Scene question material

+---+

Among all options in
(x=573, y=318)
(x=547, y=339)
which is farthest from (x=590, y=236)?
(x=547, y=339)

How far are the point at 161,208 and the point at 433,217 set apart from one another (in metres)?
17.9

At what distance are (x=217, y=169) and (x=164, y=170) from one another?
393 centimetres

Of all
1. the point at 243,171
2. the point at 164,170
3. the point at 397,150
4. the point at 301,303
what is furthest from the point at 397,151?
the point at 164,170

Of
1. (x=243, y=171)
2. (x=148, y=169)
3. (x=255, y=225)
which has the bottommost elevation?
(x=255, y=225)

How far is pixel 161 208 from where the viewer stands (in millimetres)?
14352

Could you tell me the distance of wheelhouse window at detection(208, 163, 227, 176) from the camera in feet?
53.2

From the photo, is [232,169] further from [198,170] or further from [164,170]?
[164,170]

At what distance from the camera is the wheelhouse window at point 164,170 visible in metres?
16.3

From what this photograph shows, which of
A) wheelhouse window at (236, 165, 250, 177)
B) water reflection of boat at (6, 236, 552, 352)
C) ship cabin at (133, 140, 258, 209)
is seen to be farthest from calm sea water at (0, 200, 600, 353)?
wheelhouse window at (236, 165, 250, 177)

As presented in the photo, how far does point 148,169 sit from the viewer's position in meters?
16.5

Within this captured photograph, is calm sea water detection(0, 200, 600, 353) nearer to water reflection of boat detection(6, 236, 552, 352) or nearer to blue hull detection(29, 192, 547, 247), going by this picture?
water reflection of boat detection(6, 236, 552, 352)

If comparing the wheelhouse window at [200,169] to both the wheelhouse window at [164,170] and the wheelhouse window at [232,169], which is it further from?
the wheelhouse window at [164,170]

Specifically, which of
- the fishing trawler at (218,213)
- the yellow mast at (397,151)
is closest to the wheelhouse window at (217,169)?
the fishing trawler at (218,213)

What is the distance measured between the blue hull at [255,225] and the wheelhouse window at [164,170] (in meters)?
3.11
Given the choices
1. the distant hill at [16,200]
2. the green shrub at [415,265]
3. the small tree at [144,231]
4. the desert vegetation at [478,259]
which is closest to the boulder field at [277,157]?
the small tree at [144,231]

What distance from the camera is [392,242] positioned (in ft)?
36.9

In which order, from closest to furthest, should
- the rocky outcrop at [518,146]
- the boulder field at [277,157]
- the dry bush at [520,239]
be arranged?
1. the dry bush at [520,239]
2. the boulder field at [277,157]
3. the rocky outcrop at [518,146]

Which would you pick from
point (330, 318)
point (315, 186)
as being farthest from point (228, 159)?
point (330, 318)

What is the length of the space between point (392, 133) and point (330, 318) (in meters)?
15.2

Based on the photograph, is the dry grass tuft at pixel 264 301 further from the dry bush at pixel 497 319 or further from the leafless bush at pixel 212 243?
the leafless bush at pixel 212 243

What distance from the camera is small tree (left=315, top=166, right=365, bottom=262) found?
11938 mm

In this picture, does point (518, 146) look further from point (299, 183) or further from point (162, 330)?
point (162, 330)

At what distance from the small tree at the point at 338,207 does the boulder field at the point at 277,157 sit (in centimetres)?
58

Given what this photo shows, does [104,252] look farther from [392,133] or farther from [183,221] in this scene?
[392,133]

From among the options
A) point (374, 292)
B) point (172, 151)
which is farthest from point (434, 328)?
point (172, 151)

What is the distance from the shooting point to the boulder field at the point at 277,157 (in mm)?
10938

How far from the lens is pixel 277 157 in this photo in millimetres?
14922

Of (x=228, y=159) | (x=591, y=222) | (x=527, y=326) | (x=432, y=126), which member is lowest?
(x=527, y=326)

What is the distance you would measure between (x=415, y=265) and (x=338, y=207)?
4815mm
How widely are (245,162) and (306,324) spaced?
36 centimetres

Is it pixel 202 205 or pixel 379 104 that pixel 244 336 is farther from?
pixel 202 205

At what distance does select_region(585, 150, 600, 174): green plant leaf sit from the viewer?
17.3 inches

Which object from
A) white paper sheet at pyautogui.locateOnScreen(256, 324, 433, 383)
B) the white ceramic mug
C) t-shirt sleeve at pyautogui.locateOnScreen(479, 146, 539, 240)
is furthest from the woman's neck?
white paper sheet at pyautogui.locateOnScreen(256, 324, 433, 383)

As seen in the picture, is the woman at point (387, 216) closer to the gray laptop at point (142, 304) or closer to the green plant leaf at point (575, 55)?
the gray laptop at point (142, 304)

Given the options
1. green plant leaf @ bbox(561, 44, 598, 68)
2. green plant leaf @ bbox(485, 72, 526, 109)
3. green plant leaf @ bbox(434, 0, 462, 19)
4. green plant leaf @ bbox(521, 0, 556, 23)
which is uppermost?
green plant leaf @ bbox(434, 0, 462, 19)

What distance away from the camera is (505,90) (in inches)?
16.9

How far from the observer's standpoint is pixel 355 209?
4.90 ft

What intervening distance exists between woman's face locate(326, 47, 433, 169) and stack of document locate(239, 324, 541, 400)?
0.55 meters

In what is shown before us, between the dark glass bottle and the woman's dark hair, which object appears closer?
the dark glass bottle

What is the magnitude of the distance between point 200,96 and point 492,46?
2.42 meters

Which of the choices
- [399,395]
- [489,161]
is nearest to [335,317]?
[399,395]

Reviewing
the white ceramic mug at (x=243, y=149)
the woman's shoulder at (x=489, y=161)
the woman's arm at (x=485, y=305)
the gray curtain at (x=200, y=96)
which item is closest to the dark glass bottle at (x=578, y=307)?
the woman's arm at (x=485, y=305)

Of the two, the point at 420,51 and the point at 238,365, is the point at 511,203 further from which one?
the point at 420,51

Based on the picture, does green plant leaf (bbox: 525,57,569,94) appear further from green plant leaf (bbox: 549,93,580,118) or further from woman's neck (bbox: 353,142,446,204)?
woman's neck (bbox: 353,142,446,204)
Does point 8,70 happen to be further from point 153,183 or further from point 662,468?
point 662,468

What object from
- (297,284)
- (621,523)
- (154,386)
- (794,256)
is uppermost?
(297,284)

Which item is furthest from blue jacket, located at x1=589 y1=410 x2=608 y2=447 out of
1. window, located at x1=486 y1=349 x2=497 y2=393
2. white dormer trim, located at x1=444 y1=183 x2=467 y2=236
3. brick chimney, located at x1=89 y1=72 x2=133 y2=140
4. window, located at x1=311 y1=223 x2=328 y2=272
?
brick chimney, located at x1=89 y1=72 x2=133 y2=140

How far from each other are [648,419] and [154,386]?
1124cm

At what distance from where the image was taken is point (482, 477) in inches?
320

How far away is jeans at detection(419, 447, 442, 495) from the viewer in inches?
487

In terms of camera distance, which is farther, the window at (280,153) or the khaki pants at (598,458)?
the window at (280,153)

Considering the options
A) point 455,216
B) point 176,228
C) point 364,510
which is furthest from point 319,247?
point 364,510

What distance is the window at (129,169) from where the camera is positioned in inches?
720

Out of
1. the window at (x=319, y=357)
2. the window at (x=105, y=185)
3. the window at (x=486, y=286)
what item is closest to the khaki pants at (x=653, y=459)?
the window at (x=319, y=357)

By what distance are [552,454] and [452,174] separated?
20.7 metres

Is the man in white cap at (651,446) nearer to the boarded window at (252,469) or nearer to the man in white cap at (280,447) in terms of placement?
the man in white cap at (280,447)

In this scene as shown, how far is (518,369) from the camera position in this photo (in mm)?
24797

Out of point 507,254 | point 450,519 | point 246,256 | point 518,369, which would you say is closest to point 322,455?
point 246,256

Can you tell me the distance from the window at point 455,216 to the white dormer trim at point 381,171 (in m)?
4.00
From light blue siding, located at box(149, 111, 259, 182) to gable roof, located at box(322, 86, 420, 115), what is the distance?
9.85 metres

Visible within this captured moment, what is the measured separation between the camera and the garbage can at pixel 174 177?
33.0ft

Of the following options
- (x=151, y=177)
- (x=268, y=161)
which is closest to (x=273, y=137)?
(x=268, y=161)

+---+

Retype the material above without any changes, beginning at the line that contains "Visible within this" and continuing through the last line of the material.

Written answer:
Visible within this captured moment, what is the measured separation between the camera and the garbage can at pixel 174 177?
33.0ft

Of the following options
- (x=151, y=177)
- (x=268, y=161)
which is closest to (x=273, y=137)?
(x=268, y=161)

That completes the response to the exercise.